Rod Modell is one of the few people still working in Detroit. And who better than a Detroit-based techno dub artist to convey the weird feeling of living in a warped reality.
With Liumin, he’s thrown off some of the Basic Channel copy-catting he’s previously been accused, even as one track is called “BCN Dub”. Actually that track ends up being one of the craziest tracks on the whole almost 80 minute album (for the purposes of this review, I will not critique the field recordings second disc). It has a heavy beat mixed with distorted horns trying in vain to get through the mix. Add to that little chords dancing around the field recordings and you have a mammoth dance track.

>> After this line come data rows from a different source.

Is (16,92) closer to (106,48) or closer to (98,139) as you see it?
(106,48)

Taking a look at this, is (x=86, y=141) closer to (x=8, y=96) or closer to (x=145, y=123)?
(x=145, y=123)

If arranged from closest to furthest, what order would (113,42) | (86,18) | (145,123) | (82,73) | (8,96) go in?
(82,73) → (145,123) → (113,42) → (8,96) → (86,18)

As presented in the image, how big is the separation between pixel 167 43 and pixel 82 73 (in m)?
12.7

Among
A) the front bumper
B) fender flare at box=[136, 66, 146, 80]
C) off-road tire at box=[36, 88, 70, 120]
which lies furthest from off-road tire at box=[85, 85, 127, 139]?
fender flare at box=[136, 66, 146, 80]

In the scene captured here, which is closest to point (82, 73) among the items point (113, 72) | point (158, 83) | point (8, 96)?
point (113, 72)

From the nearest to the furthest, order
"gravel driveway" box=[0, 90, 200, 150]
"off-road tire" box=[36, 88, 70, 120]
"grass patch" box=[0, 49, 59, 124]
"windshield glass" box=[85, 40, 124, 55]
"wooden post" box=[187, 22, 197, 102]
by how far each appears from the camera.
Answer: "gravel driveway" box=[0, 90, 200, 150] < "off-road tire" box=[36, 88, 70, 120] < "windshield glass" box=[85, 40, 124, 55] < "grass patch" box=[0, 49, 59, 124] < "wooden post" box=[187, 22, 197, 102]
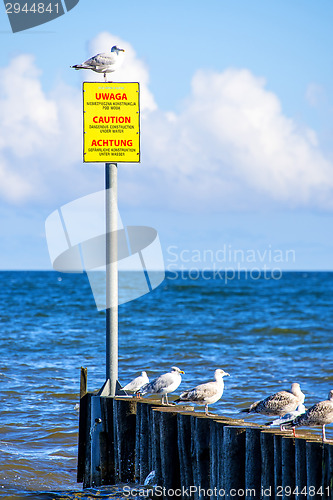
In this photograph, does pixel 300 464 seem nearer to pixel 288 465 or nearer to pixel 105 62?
pixel 288 465

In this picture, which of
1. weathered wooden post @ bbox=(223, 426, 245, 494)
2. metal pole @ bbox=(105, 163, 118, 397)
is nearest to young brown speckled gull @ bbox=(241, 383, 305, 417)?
weathered wooden post @ bbox=(223, 426, 245, 494)

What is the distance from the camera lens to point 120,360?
Answer: 1858cm

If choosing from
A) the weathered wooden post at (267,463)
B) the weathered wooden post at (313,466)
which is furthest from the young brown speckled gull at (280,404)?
the weathered wooden post at (313,466)

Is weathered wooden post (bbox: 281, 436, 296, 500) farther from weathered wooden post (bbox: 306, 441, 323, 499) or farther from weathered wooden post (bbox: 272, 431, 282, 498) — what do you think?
weathered wooden post (bbox: 306, 441, 323, 499)

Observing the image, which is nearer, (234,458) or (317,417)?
(234,458)

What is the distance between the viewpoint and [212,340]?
80.1 ft

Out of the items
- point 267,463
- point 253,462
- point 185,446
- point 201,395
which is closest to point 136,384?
point 201,395

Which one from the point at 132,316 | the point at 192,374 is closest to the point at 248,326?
the point at 132,316

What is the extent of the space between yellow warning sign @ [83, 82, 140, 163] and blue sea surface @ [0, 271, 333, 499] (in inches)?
154

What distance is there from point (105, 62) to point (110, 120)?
726 millimetres

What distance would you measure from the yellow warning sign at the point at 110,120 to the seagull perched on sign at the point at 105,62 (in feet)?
0.83

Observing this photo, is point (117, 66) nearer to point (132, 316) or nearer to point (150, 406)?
point (150, 406)

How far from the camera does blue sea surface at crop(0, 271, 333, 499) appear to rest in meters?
9.98

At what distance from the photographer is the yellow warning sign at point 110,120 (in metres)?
7.97
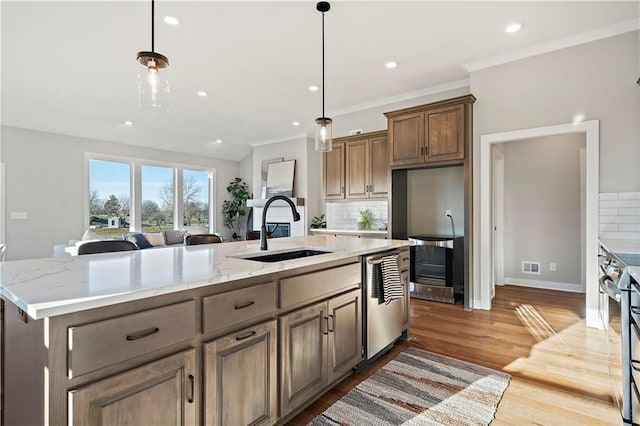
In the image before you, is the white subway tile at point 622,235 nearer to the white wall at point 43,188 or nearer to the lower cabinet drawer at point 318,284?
the lower cabinet drawer at point 318,284

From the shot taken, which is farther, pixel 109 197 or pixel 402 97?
pixel 109 197

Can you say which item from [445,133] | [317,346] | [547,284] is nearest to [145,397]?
[317,346]

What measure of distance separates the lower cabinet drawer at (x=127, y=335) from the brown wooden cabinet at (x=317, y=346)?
0.54 m

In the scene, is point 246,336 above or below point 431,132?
below

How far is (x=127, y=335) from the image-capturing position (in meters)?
1.08

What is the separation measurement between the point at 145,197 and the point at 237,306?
23.8 ft

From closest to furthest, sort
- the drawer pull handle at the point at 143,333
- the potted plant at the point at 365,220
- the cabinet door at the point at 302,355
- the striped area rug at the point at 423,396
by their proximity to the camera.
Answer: the drawer pull handle at the point at 143,333 → the cabinet door at the point at 302,355 → the striped area rug at the point at 423,396 → the potted plant at the point at 365,220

All of this has that same addictive quality. Field recordings can be fine by themselves, but whenever they are put into dance songs, it is usually out of humor or pretension. Here, neither one of those reasons holds true. Hearing the environment around the lurching, persistent beats just confirms how living and breathing each track is.
Even the pacing is perfect. You’d think that an 80 minute album would grow boring or contain fat, but you’d be wrong. Like Basic Channel, they use each element (including length) to their advantage. The bookends on the album provide an easing into the harder beats.
Melody appears as well, showing the heart and soul of the humans behind this. “Firefly” has a beautiful, gorgeous melody behind the infectious rhythm. That rhythm only gets harder with the aptly named “Maglev”. Maglev lives up to the train’s name, moving at some near-unreasonable speed.
I listen to a huge amount of dance music, probably an unhealthy amount. But this album really did it for me, for reasons I can’t fully explain. Rod just knew exactly what he was doing, there’s pure dance perfection here.